* [Verifica la comprensione]
1: Stabilisci se le affermazioni (a), (b) e (c) concordano con il testo sul Regolamento IPI. Per ciascuna rispondi sì o no e cita le parole del testo che lo dimostrano.
(a) L'esclusione dalle gare europee riguarda contratti di almeno 5 milioni di euro, IVA esclusa.
(b) I criteri per determinare l'origine di un operatore economico sono fissati dall'articolo 5 del Regolamento IPI.
(c) L'influenza dominante può derivare soltanto dalla proprietà.
2: Trascrivi il passo del testo sul Regolamento IPI che comincia con "Un elemento chiave" e prosegue fino a "di entità cinesi.".

* [Testo di riferimento]
Da qui l’introduzione delle prime misure ritorsive nell’ambito del Regolamento IPI: una stretta che esclude dalle gare europee, per contratti pari o superiori a 5 milioni di euro al netto dell’IVA, gli operatori economici cinesi che vendono sul mercato UE determinate classi di dispositivi medici (identificate tramite i codici CPV), colpendo un settore strategico in cui la reciprocità di accesso ai rispettivi mercati è diventata una questione di principio e di tutela del mercato interno.
Un elemento chiave di questa disciplina è rappresentato dall’articolo 3 del Regolamento IPI, che stabilisce i criteri per determinare l’origine di un operatore economico. In particolare, per le persone giuridiche, oltre alla provenienza del soggetto interessato, viene attribuito rilievo alla nozione di “influenza dominante”, che può derivare dalla proprietà, dalla partecipazione finanziaria o dalla normativa nazionale che regola l’attività della persona giuridica. Questo principio consente all’UE di includere nel campo di applicazione delle restrizioni le aziende comunque sottoposte a controllo diretto o indiretto da parte di entità cinesi.

* [Dati esercizio]
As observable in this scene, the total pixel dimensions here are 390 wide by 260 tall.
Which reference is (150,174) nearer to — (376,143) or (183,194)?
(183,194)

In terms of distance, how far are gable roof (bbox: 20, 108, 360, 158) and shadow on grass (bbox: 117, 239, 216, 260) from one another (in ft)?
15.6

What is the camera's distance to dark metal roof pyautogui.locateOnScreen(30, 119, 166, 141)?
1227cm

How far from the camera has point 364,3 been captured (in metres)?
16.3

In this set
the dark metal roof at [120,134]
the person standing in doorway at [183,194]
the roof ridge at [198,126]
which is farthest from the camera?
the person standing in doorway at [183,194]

* [Soluzioni]
1:
(a) Sì: "per contratti pari o superiori a 5 milioni di euro al netto dell’IVA".
(b) No: "dall’articolo 3 del Regolamento IPI, che stabilisce i criteri per determinare l’origine di un operatore economico".
(c) No: "che può derivare dalla proprietà, dalla partecipazione finanziaria o dalla normativa nazionale che regola l’attività della persona giuridica".

2:
Un elemento chiave di questa disciplina è rappresentato dall’articolo 3 del Regolamento IPI, che stabilisce i criteri per determinare l’origine di un operatore economico. In particolare, per le persone giuridiche, oltre alla provenienza del soggetto interessato, viene attribuito rilievo alla nozione di “influenza dominante”, che può derivare dalla proprietà, dalla partecipazione finanziaria o dalla normativa nazionale che regola l’attività della persona giuridica. Questo principio consente all’UE di includere nel campo di applicazione delle restrizioni le aziende comunque sottoposte a controllo diretto o indiretto da parte di entità cinesi.